An improved method for producing coalbed methane is disclosed in
U.S. Pat. No. 5,014,785 to Puri, et al. In this process, a
methane-desorbing gas such as an inert gas is injected through an
injection well into a solid carbonaceous subterranean formation
such as a coalbed. At the same time, a methane-containing gas is
recovered from a production well. The desorbing gas, preferably
nitrogen, mitigates bed pressure depletion and is believed to
desorb methane from the coalbed by decreasing the methane partial
pressure within the bed. Recent tests confirm that this process
yields increased coalbed methane production rates and suggest that
the total amount of recoverable methane may be as high as 80% or
more.
As will be demonstrated by an Example contained herein, long-term
injection of an inert gas into a formation may result in the
production of a methane-containing gas having an inert gas fraction
that generally increases in volume percent with time. This result
may be undesirable as it may be necessary to lessen the
concentration of injected inert gas in the produced
methane-containing mixture before the mixture can be transferred
into a natural gas pipeline or otherwise utilized.
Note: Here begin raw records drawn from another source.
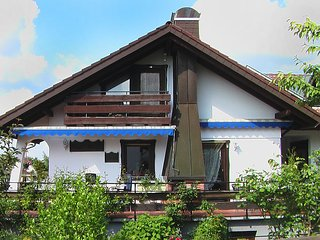 Beautiful Dittishausen vacation House with Internet Access - Dittishausen vacation rentals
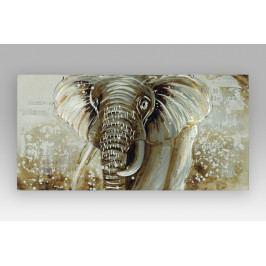 Autronic Obraz slon DOR036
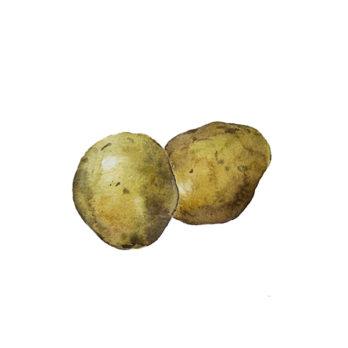 Pomme de terre Grenaille (nouvelle récolte)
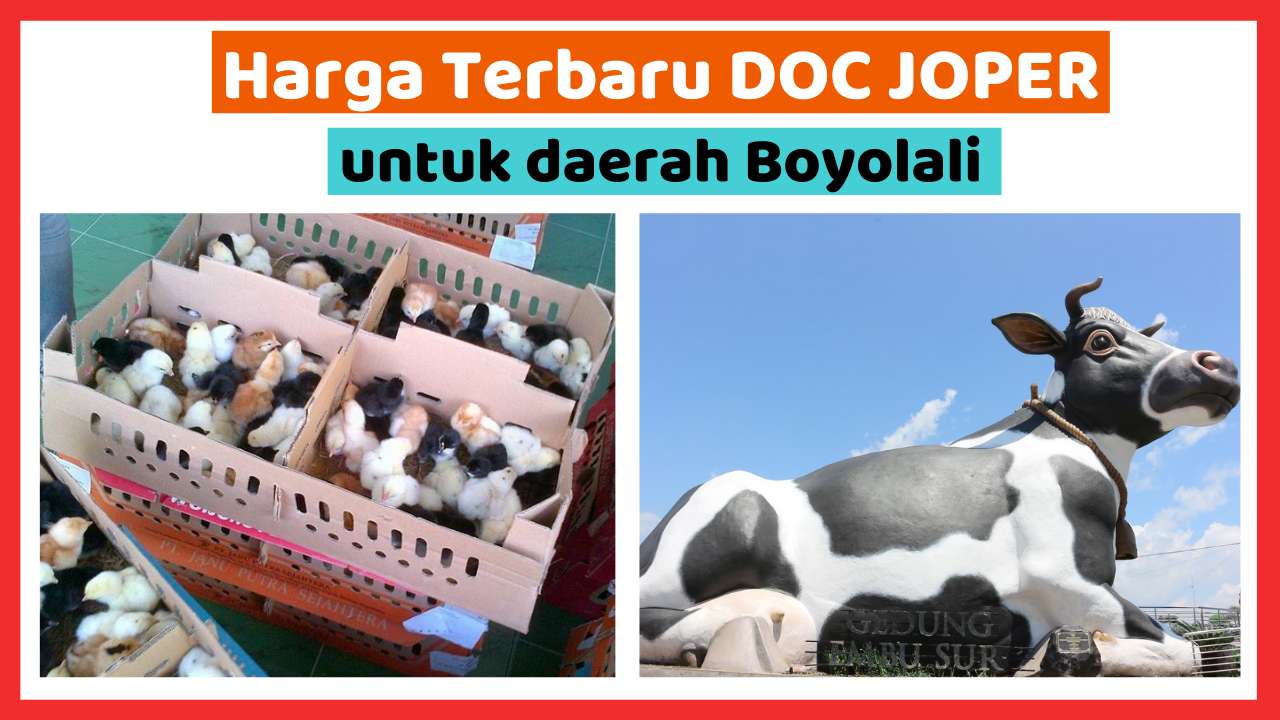 Kandang Ternak JOPER 5 1 HOBI TERNAK doc joper boyolali word3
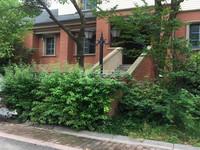花园街地鉄旁 莱蒙城稀世独栋别墅 600平毛坯1300万 满两年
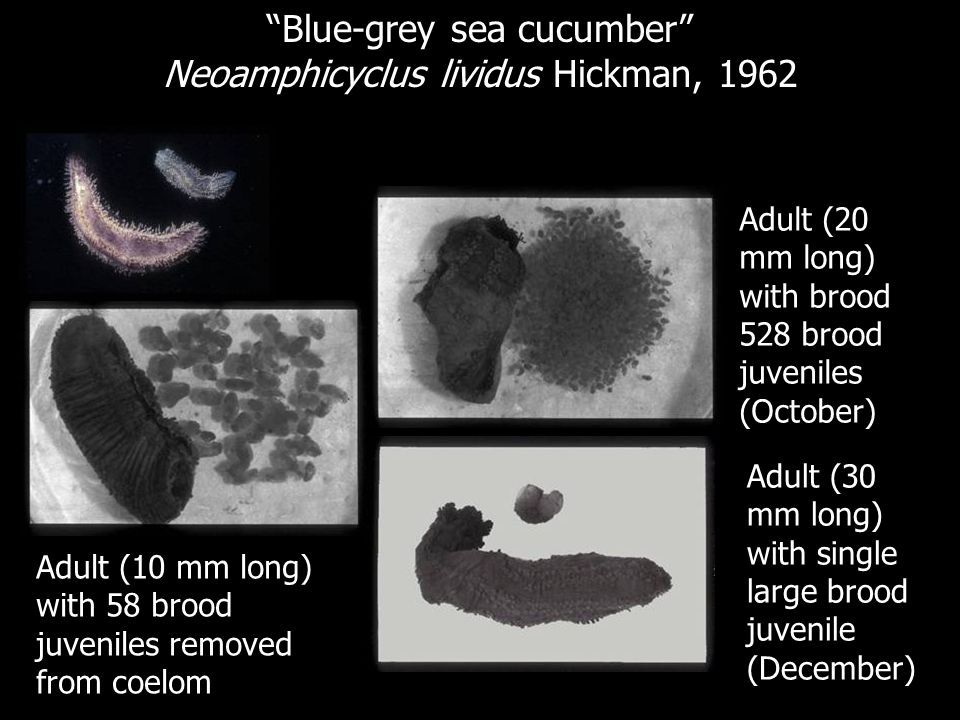 Blue-grey sea cucumber Neoamphicyclus lividus Hickman, 1962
What is needed is an improved process for the recovery of methane
from solid carbonaceous subterranean formations that can provide a
methane-containing gas that contains as little of the injected
inert gas as possible to mitigate the costs associated with
removing the injected gas from the produced methane-containing
gaseous mixture.
SUMMARY OF THE INVENTION
Each aspect of the invention described exploits our discovery that
the inert gas fraction present in a methane-containing gas produced
by injecting an inert methane-desorbing gas into a solid
subterranean carbonaceous formation can be reduced on a volume
percent basis by temporarily suspending injection of the inert gas
or by reducing the injection rate of the inert gas.
The inert gas content of a produced methane-containing mixture is
of significant economic importance. The presence of inert gas in
the produced gaseous mixture reduces the methane content and
therefore the fuel value of a given volume of the produced gaseous
mixture. Additionally, in some cases, it will be necessary to
reduce the amount of inert gas in the produced gaseous mixture so
that the mixture can be used in a chemical process or transferred
to a natural gas pipeline. Temporarily suspending inert gas
injection to reduce the inert gas volume percent present in the
produced methane-containing gaseous mixture therefore can reduce
operating costs by reducing the need to remove inert gas from the
produced mixture.
It is believed that in some cases, a beneficial effect similar to
that obtained by suspending inert methane-desorbing gas injection
may be obtained simply by reducing the injection rate of the inert
gas into the formation. Additional benefits can be obtained by
staggering the suspension or reduction of inert gas injection into
multiple wells so that the output from the wells may be mixed to
produce a mixture containing a lower average volume percent of
inert gas than could otherwise be obtained from wells in which
changes in injection flow are not staggered with respect to
time.
A first aspect of the invention is directed to a method for
reducing the amount of an inert methane-desorbing gas present in a
methane-containing gaseous mixture produced from a solid
carbonaceous subterranean formation, the method comprising the
steps of injecting an inert methane-desorbing gas into the
formation; suspending injection of the methane-desorbing gas;
recovering a first methane-containing gaseous mixture from the
formation during at least a portion of the injecting step, said
mixture having a methane-desorbing gas volume percent of Y percent;
and recovering a second methane-containing gas from the formation
after performing the suspending step, said second gas having a
methane-desorbing gas volume percent less than Y percent.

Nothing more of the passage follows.